A team led by researchers at Tohoku University Graduate School of Medicine in Japan recently discovered a compound able to improve the survival of cells from patients with mitochondrial diseases, offering a new potential therapeutic approach. The study is entitled “Mitochonic Acid 5 (MA-5), a Derivative of the Plant Hormone Indole-3-Acetic Acid, Improves Survival of Fibroblasts from Patients with Mitochondrial Diseases” and was published in The Tohoku Journal of Experimental Medicine.
Mitochondria are small cellular organelles in the body responsible for the production of energy (in the form of ATP) through the process of respiration; mitochondria are also involved in the regulation of apoptosis (cell death) and several signaling pathways.
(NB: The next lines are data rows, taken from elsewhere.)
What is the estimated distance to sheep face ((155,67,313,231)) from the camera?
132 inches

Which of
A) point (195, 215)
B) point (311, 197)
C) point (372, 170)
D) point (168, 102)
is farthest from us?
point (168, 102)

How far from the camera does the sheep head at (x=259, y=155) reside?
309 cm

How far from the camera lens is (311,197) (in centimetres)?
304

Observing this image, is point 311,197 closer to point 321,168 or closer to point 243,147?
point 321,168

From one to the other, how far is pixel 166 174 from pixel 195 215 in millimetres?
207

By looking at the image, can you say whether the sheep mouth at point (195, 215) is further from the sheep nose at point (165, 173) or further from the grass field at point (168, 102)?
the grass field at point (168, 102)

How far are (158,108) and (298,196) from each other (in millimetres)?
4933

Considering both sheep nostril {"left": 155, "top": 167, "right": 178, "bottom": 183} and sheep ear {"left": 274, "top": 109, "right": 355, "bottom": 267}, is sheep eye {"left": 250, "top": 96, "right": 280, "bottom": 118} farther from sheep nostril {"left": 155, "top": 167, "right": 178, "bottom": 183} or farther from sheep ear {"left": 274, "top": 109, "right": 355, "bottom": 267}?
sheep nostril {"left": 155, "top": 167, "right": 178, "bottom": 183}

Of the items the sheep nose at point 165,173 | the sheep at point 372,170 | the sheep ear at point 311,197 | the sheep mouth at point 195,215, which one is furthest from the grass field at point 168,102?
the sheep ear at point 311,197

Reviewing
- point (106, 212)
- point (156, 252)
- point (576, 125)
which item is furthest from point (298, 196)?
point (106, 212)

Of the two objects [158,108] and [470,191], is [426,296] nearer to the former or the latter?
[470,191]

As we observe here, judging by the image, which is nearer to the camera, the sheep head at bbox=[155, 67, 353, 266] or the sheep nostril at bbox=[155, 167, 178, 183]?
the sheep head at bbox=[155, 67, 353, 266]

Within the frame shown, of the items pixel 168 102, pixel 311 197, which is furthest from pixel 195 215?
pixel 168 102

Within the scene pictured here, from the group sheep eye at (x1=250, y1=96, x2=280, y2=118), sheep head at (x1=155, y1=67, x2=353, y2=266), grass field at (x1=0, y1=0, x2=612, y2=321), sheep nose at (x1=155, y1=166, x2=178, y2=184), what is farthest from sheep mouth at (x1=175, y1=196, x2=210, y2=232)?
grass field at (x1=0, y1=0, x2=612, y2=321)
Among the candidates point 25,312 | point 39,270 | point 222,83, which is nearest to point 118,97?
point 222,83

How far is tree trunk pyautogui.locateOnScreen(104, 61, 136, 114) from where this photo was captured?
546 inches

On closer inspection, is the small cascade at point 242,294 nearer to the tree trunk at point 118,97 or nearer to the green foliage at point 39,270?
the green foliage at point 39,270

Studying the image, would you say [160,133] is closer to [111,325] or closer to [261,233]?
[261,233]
Mitochondrial diseases are caused by mitochondrial dysfunction due to mutations in genes expressed in the mitochondria.
Mitochondrial dysfunction can cause impairment in cellular energy metabolism, which can potentially affect several organs and systems like the brain, heart and muscles. Mitochondria are also a major site for the generation of reactive oxygen species (ROS), which, when present in high levels, can induce significant damage to cell structures. Mitochondrial dysfunction creates an imbalance between ROS production and their neutralization through antioxidant systems (a phenomenon known as oxidative stress), which can lead to the development of medical disorders.
Indole-3-acetic acid (IAA) is a plant hormone that is also synthesized in mouse liver and kidney, and in intestinal anaerobes. IAA has been shown to increase the growth of mouse and human fibroblasts (the most common cells of the connective tissue in animals), although the underlying mechanism has not been elucidated.
In the study, researchers screened a chemical library composed of IAA analogs to search for compounds able to increase the cellular ATP levels, and that therefore could potentially improve mitochondrial dysfunction.
Researchers identified a potential drug capable of enhancing ATP production – mitochonic acid 5 (MA-5), 4-(2,4-difluorophenyl)-2-(1H-indol-3-yl)-4-oxobutanoic acid. MA-5 was found to improve the survival of fibroblasts collected from patients with mitochondrial diseases, including Leigh syndrome, MELAS (myopathy encephalopathy lactic acidosis and stroke-like episodes), Leber’s hereditary optic neuropathy and Kearns-Sayre syndrome. The researchers believe that the improved survival rate observed is linked to the increased cellular levels of ATP.
The research team concluded that MA-5 could be considered a potential therapeutic drug for mitochondrial diseases. This potential therapeutic option is important as its mechanism of action differs from the current anti-oxidant therapies being exploited.